Track rule changes affect local teams

Published 9:22 pm Wednesday, February 25, 2009

The track and field season for local teams begins Saturday, but don’t expect to see any running, jumping or throwing of heavy objects unless you’re willing to drive out of the county.

New AHSAA regulations have made it impossible for teams to hold meets locally, at Clanton City Park, as has been done in the past and have priced one school, Maplesville, out of the sport altogether.

In the past, local coaches officiated meets at the park in order to meet the minimum number of meets teams were required to participate in before sectionals. But a rule change states that AHSAA-registered officials are required for all meets.

“It’s just an attempt to have improved officiating,” AHSAA Assistant Director Alan Mitchell said. “We want to have the same standards in track that we have in other sports.”

So, meets featuring more teams at better facilities have become necessary. The problem is the drive required to get to these meets and the steep entrance fees.

“We can’t afford it,” Maplesville athletic director Brent Hubbert said. “We can’t afford to take a bus somewhere because track doesn’t make money. We might try again next year, depending on the economy.”

Athletic programs are charged $1.20 per mile to use school buses. That rate is set by the state Department of Education. So, Billingsley’s trip to the Homewood Invitational on March 28 will cost about $140, for example. And that’s not including entrance fees and meals for the athletes.

Isabella athletic director Lanny Jones said entrance fees are typically about $100 per team, or $200 for both and boys and girls team to compete.

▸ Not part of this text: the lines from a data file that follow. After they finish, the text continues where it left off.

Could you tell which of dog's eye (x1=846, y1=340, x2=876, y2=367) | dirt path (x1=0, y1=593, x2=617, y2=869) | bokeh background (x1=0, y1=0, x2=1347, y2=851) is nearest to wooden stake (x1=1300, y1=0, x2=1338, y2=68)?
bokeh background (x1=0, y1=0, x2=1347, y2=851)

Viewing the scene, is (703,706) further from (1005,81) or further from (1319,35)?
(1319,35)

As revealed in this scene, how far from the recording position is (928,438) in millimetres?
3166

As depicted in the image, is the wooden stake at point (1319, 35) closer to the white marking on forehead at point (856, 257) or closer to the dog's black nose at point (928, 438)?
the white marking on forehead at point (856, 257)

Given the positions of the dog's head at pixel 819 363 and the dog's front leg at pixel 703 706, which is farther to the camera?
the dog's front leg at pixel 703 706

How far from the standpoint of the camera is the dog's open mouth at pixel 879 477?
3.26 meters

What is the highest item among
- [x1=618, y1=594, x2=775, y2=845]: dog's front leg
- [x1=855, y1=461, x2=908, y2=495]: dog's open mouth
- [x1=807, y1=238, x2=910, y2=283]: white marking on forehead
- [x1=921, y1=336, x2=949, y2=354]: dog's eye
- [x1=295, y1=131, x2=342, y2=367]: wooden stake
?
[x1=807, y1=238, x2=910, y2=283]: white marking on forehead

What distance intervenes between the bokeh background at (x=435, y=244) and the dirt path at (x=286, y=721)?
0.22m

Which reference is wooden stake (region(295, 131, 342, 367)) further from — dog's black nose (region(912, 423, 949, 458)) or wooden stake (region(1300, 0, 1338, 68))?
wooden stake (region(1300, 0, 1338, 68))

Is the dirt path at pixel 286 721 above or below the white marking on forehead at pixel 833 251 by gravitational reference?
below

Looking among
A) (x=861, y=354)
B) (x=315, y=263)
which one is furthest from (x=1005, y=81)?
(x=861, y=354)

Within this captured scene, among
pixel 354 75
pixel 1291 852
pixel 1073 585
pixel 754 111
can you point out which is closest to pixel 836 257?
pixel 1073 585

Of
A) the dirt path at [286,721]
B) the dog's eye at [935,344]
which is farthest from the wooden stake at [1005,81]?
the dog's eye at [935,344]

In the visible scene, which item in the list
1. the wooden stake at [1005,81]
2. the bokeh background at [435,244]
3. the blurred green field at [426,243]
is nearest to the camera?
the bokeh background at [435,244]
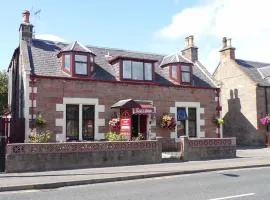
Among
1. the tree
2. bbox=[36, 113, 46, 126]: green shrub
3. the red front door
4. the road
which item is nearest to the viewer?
the road

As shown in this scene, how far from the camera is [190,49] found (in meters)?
30.0

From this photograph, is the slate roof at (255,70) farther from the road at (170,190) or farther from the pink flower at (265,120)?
the road at (170,190)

Some of the money made by host schools is used to pay for officials. Five officials are required for meets with more than seven teams, and officials must be paid $50 each per day.

And, like Hubbert said, track doesn’t pay for itself unless you’re the school hosting meets. Visiting teams aren’t given a share of money made off admission charges if any money is made, and sponsorship dollars aren’t available as in, for example, baseball, where home teams can put signs for businesses on their outfield fences.

Teams must compete in at least two meets in order to qualify for the section meets on April 24-25.

Other local track teams will compete despite the increased costs: Billingsley and Isabella will compete in the Oak Mountain Ice Breaker on Saturday, Billingsley and Chilton County will compete in the Pelham Speed Meet on March 12, Chilton County and Isabella will compete in the Homewood Invitational on March 28 and all three teams will compete in the Pelham Invitational on April 11.

Thorsby will also have boys and girls track teams, but their schedule wasn’t available at press time.

Several local athletes fared well in the sport last year. Maplesville’s 4×100-meter relay team of Nick Andrews, Brian Frith, Drek Gardner and Marcus Wilson turned in a second-place finish for Class 1A in the state meet, and Maplesville’s Brad Pike was second in the javelin throw.

All those athletes have graduated, but Billingsley’s Jay Tyus, who finished second in the state in the 110-meter hurdles, will be back. So will Thorsby’s Mary Gasson, who qualified for state in four events last year, and Marcus Bray, who qualified for three.

Hubbert said he’s not upset about having to give up the school’s track team because he’s not sure it was a necessity.

“In our situation, our kids may need some time off. They may not want to do it. No one has asked me about it.”